*** Block opens ***
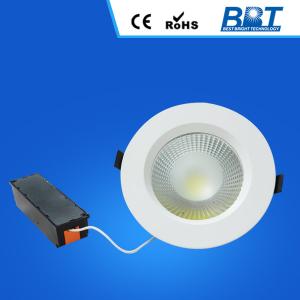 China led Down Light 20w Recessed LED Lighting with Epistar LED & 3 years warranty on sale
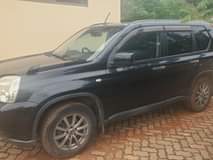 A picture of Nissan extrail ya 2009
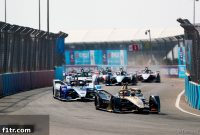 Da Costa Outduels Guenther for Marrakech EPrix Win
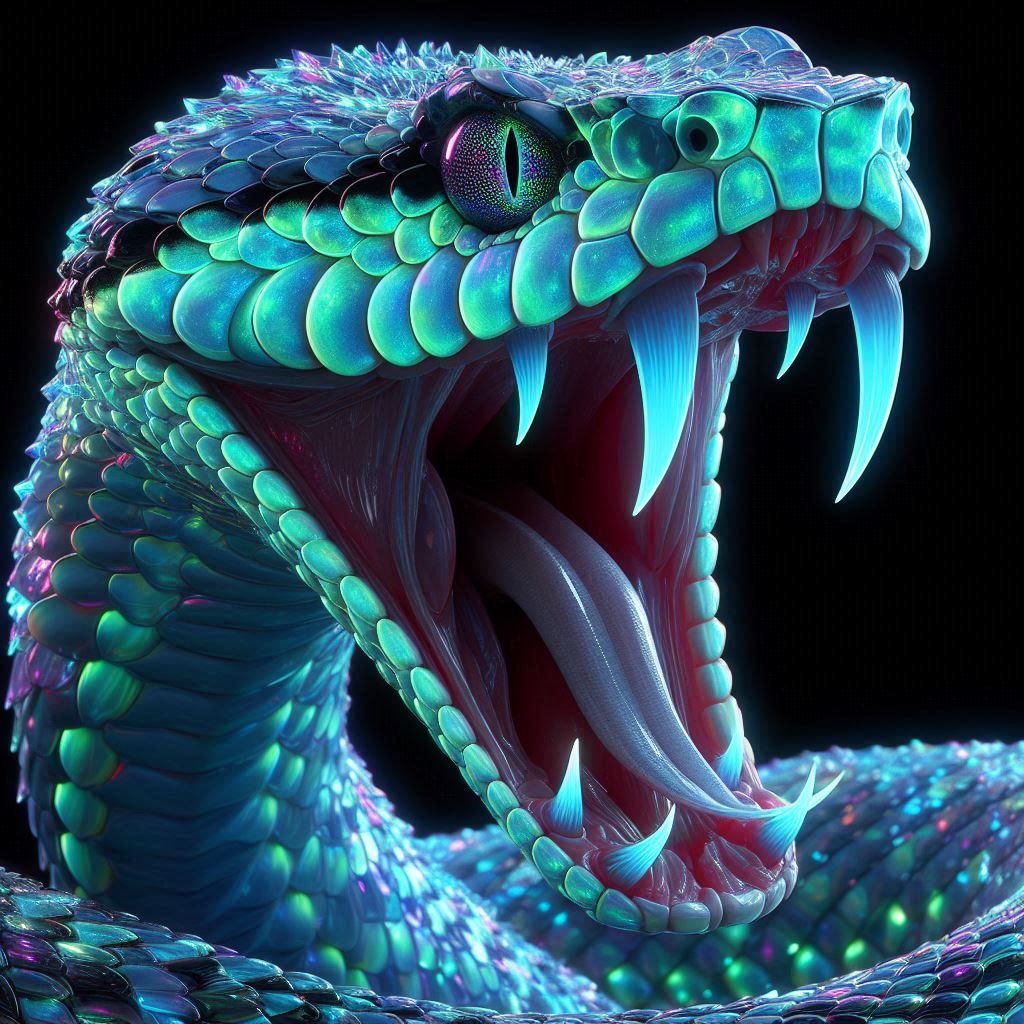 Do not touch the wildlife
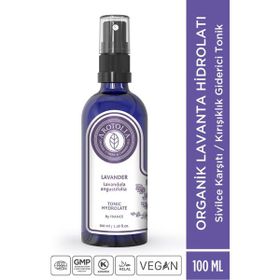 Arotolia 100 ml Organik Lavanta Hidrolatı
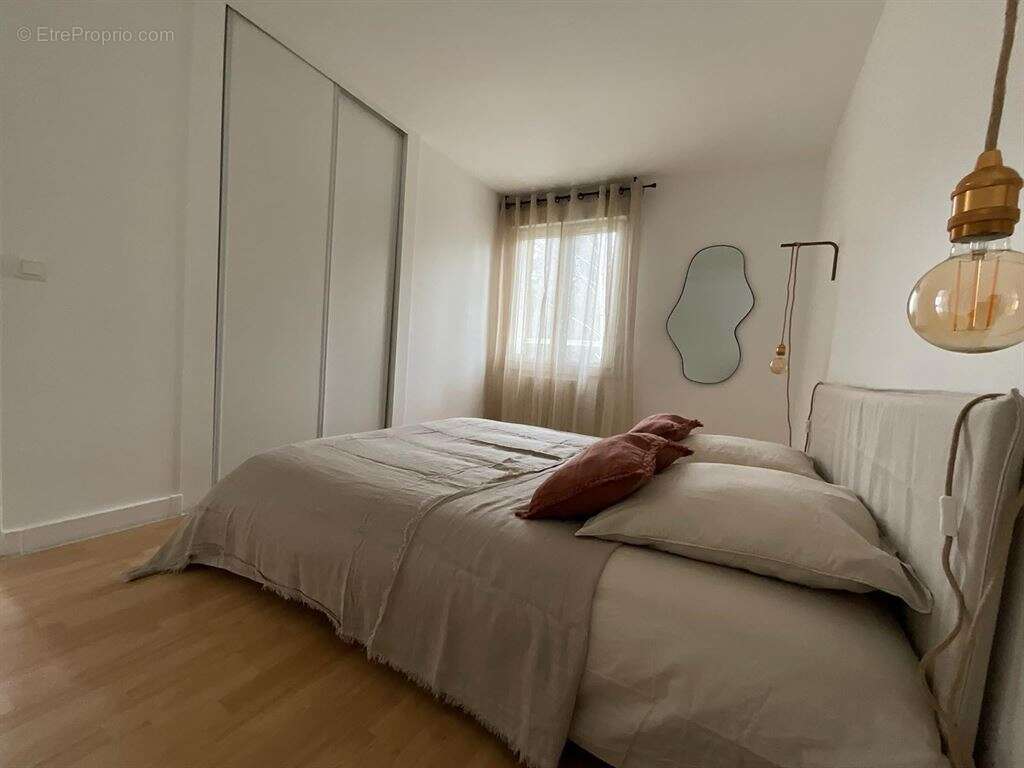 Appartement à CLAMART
*** Block closes ***
Assignment:
Starting with the line that holds "Da Costa Outduels", copy every line exactly through the final line of the material, but skip the pictures.

Result for this exercise:
 Da Costa Outduels Guenther for Marrakech EPrix Win
 Do not touch the wildlife
 Arotolia 100 ml Organik Lavanta Hidrolatı
 Appartement à CLAMART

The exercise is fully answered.